A worker at a car assembly line in Russia, June 2, 2021. /CFP

Semiconductor shortages and the delayed packaging and testing of the chips will cause production of global light vehicles to drop by 6.2 percent, or five million this year, London-based market research firm IHS Markit estimated on Thursday.

The pandemic-induced chip shortage has repeatedly halted auto plant operations and prompted them to scale back delivery targets since the end of 2020.

IHS Markit also downgraded the production forecast of global light vehicles by 9.3 percent to 82.6 million units in 2022, citing supply chain challenges.

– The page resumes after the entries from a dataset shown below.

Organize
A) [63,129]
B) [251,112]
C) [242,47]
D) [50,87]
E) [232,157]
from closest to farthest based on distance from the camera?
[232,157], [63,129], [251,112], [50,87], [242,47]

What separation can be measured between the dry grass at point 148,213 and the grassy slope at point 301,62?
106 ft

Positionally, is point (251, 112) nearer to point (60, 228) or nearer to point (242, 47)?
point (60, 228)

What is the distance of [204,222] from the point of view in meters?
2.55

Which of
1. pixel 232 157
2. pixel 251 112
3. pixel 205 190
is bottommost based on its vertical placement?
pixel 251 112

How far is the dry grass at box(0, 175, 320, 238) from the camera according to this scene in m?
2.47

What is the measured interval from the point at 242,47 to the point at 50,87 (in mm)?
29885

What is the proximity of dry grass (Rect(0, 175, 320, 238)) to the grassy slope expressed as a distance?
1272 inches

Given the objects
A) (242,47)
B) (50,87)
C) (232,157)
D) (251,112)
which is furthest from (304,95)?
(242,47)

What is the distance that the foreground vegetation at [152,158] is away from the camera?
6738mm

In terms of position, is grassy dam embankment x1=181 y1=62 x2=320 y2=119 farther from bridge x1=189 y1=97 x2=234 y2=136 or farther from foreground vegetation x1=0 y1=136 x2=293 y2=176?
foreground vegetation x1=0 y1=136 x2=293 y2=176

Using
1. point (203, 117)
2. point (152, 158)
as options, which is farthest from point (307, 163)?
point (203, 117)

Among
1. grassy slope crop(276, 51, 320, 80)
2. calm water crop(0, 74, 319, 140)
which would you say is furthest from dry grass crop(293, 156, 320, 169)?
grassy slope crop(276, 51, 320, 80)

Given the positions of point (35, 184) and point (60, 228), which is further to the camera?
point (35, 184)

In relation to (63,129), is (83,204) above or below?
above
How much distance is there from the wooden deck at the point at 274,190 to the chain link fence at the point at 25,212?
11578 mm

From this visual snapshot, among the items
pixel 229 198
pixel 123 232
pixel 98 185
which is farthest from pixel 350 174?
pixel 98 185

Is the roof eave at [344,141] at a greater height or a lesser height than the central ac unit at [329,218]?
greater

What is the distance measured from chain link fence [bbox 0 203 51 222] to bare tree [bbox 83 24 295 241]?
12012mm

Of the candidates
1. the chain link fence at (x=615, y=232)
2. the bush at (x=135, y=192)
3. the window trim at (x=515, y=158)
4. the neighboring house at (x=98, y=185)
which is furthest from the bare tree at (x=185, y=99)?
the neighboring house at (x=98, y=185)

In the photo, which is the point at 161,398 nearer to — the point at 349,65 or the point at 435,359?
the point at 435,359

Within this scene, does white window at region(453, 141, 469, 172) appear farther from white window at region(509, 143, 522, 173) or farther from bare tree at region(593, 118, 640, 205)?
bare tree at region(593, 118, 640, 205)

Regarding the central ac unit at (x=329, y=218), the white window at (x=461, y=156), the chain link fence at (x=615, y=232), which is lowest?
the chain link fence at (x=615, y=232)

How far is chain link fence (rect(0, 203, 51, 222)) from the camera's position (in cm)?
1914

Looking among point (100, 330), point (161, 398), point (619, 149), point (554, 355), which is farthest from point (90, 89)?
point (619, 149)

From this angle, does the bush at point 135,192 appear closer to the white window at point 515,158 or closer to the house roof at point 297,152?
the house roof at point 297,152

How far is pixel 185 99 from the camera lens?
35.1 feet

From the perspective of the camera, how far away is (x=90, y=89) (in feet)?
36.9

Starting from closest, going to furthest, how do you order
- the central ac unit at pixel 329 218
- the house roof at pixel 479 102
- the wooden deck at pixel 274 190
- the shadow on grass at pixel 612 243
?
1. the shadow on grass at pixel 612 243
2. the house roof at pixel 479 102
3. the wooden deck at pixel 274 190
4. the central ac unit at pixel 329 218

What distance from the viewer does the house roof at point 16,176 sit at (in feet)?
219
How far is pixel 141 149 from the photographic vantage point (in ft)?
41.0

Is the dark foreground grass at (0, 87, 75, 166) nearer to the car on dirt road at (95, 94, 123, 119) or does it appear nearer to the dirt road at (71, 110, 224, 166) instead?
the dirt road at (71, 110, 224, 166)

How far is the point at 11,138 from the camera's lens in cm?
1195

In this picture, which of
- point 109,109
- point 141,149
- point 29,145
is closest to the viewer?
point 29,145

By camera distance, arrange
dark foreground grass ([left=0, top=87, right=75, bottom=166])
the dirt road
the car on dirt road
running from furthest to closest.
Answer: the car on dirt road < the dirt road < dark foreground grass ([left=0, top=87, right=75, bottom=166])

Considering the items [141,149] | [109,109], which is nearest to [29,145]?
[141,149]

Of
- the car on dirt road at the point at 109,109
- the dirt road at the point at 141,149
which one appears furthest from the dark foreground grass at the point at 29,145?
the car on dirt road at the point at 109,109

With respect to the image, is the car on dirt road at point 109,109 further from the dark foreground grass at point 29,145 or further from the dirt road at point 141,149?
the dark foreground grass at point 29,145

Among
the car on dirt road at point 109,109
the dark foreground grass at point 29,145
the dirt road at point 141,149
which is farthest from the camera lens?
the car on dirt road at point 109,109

Packaging and testing operations within the semiconductor sector in Malaysia were impacted due to the government's lockdown measures in early June, IHS said, compounding difficulties in an already constrained supply chain.

"Our interpretation of the situation in Malaysia, which is responsible for 13 percent of the global supply of semiconductors for the automotive industry, has become more pessimistic," IHS said.

Toyota, the world's largest automaker, recently announced that it would cut global auto production by 40 percent in September amid a chip crunch worsened by a COVID-19 resurgence in key Asian semiconductor production hubs.

Explainer: What caused the chip shortage?

IHS said the semiconductor snafus have resulted in lost production of 3.1 million units in the third quarter, nearly double its previous forecast.

"The outlook for Q4 now reflects heightened risk as challenges to the supply chain – primarily semiconductors – remain entrenched."